Data: Facebook posts by Australian media entities

  • Meta’s Crowdtangle API used to collect 98,388 Facebook posts by media entities

  • span 242 media organisations

  • FB posts published from federal election being called on Sunday 10 April 2022 until close of polls 6pm AEST Saturday 21 May 2022.

  • At the time of data collection shortly after the election, posts had attracted 34,898,854 user interactions.

Top 10 of 242 media entities ranked by total user interactions with FB content over the 2022 election campaign

Interactions/post
Publisher posts Subscribers Interactions (median) (per 1K subs)
news.com.au 2,359 2,356,732 5,977,219 321.0 0.14
Sky News Australia 7,627 1,221,534 2,964,189 167.0 0.14
ABC News 2,746 4,561,406 2,002,949 295.5 0.06
9 News 1,256 2,945,316 1,656,813 561.5 0.19
7NEWS Australia 2,115 2,441,651 1,324,896 293.0 0.12
7NEWS Sydney 2,774 2,445,236 1,055,390 132.0 0.05
The Sydney Morning Herald 2,008 1,230,593 1,043,701 240.0 0.20
9 News Melbourne 1,187 1,037,112 835,109 196.0 0.19
7NEWS Melbourne 2,010 1,857,843 806,824 171.0 0.09
Courier Mail 1,119 620,473 705,275 302.0 0.49

Sample of 10 from middle tercile of 242 media entities ranked by total user interactions with content over the 2022 election campaign

Interactions/post
Publisher posts Subscribers Interactions (median) (per 1K subs)
7NEWS Mackay 642 83,700 32,278 13 0.15
The Morning Bulletin 488 40,987 26,615 18 0.44
ABC Illawarra 166 68,746 25,339 68 0.98
The Bendigo Advertiser 608 61,098 18,682 9 0.15
South Western Times 353 33,301 13,395 10 0.30
ABC South East NSW 103 59,749 10,781 48 0.80
Warwick Daily News 106 21,518 9,005 38 1.77
Wangaratta Chronicle 211 13,499 5,156 8 0.59
The Maitland Mercury 254 48,623 4,811 12 0.25
Pilbara News 80 42,659 3,993 28 0.66

Sample of 10 from lowest tercile of 242 media entities ranked by total user interactions with content over the 2022 election campaign

Interactions/post
Publisher posts Subscribers Interactions (median) (per 1K subs)
The Condobolin Argus 193 8,025 3,837 5.0 0.62
Blacktown Advocate 114 42,409 3,615 8.0 0.19
The Dubbo News 114 12,142 2,775 9.5 0.78
Merimbula News Weekly 64 17,611 2,393 30.5 1.73
Parkes Champion Post 36 12,504 1,770 33.5 2.68
North West Telegraph 39 11,585 1,537 14.0 1.21
Murray Valley Standard 46 16,271 1,211 16.5 1.01
Macleay Argus 65 11,596 1,136 7.0 0.60
The Ararat Advertiser 95 11,055 1,064 7.0 0.63
Southern Highlands Express 8 1,020 63 6.0 5.89

Classification of documents into topics, pre-2019

  • “bag of words” model + latent Dirichlet allocation long-standing approach in polisci:
    • remove stop words,
    • stem,
    • count word co-occurrences in documents
    • form latent classes, interpret as topics

Post 2019

  • we use sentence-embedding models, that preserve semantic structure of sentences/documents.

  • Sentences are represented (“embedded”) as positions in a high-dimensional vector space.

  • the mapping from sentences to uses pre-trained large language models (LLMs), built using Bidirectional Encoder Representations from Transformers (BERT) (Devlin et al. 2019) or Generative Pretrained Transformed (GPT) models (Brown et al. 2020)

  • transformers: deep-learning models, process entire input stream at once, learns to differentially weight different elements of the input stream, optimised on tasks such as predicting missing elements, including entire sentences (Wolf et al. 2020).
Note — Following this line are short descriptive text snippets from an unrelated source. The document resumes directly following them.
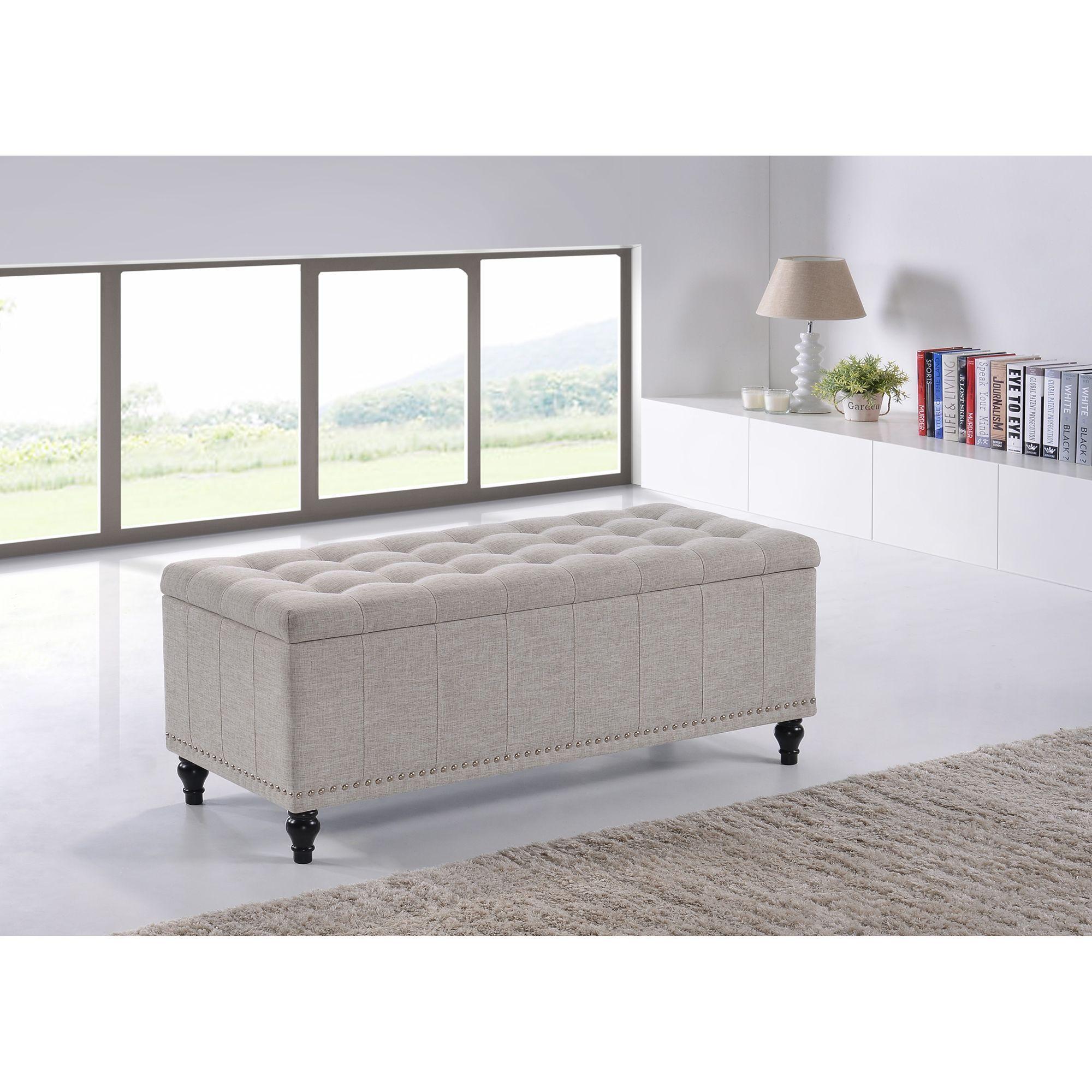 Sensational Baxton Studio Alexio Modern Classic Upholstered Button Inzonedesignstudio Interior Chair Design Inzonedesignstudiocom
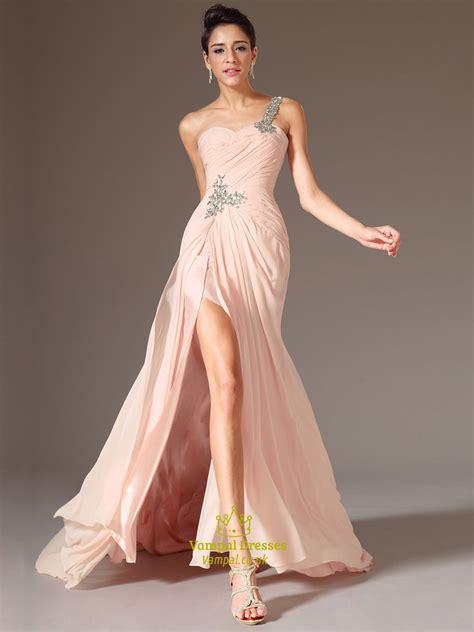 blush pink  shoulder beaded ruched chiffon prom dress
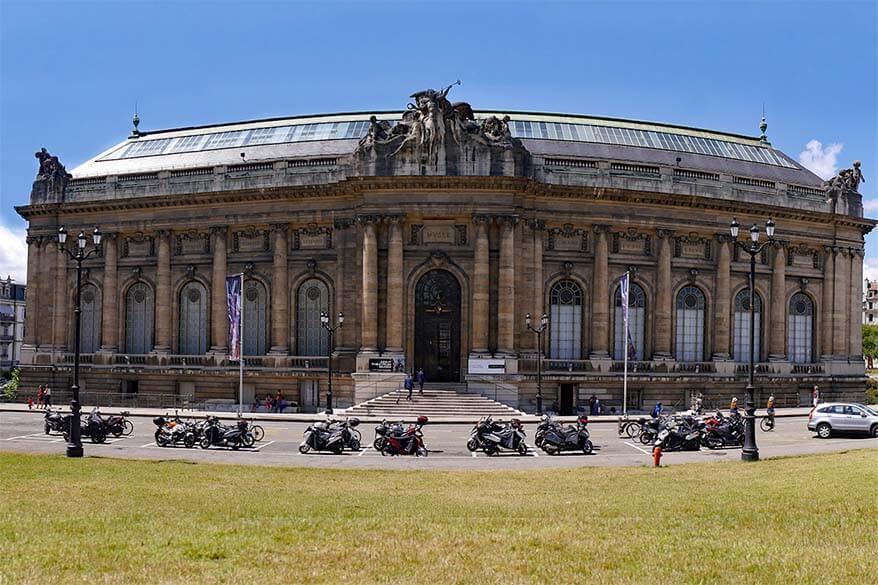 Things to do in Geneva Switzerland - visit Art and History Museum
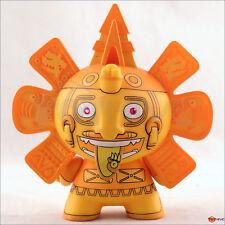 Kidrobot Dunny 2011 Azteca series Gold Calendario by Beast Brothers vinyl figure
Since 2020 has sat behind Google search.

  • we use all-mpnet-base-v2 derived from a LLM developed at Microsoft; produces 768-dimensional embeddings of sentences/documents; freely available at huggingface.co

Example: embeddings of 5 typical FB posts

  1. Sky News, 8 May 4:07pm: Albanese ‘untroubled’ by Howard’s scathing comments. Opposition Leader Anthony Albanese says he is untroubled by comments made by former prime minister John Howard, who labelled him a “left-wing inner-city bomb thrower”. (2,004 interactions)

  2. The Age, 10 April 10:08pm: How Anthony Albanese emerged from the shadows to become a leader in the spotlight. The Opposition Leader has built a reputation for discipline and toughness within the Labor Party, but the question is whether he can win enough public recognition. (732 interactions).

  3. 9 News, 28 April 9:14am: Soaring inflation puts pre-election interest rate hike on the cards. Prime Minister Scott Morrison says international challenges are to blame for Australia’s cost of living crisis, as inflation soars to a 21-year high. (3,986 interactions).

  4. Crikey, 19 May 2022, 4:15pm: Your Say: Crikey readers share their thoughts in the final week of the campaign. “The Coalition appears to be united in making an art form out of being dishonest, with Prime Minister Scott Morrison leading the way.” Crikey readers share their thoughts in the final week of the election campaign. (93 interactions).

  5. ABC News, 15 May 2022, 8:30am: Australia became a world leader in COVID infections this week. And the experts say this is why we need to care. With the country in middle of an election campaign, a war raging in Ukraine and cost of living rising, COVID-19 has dropped off the radar for some Australians. But experts say the number of daily cases and deaths is “extraordinary”. (5,299 interactions)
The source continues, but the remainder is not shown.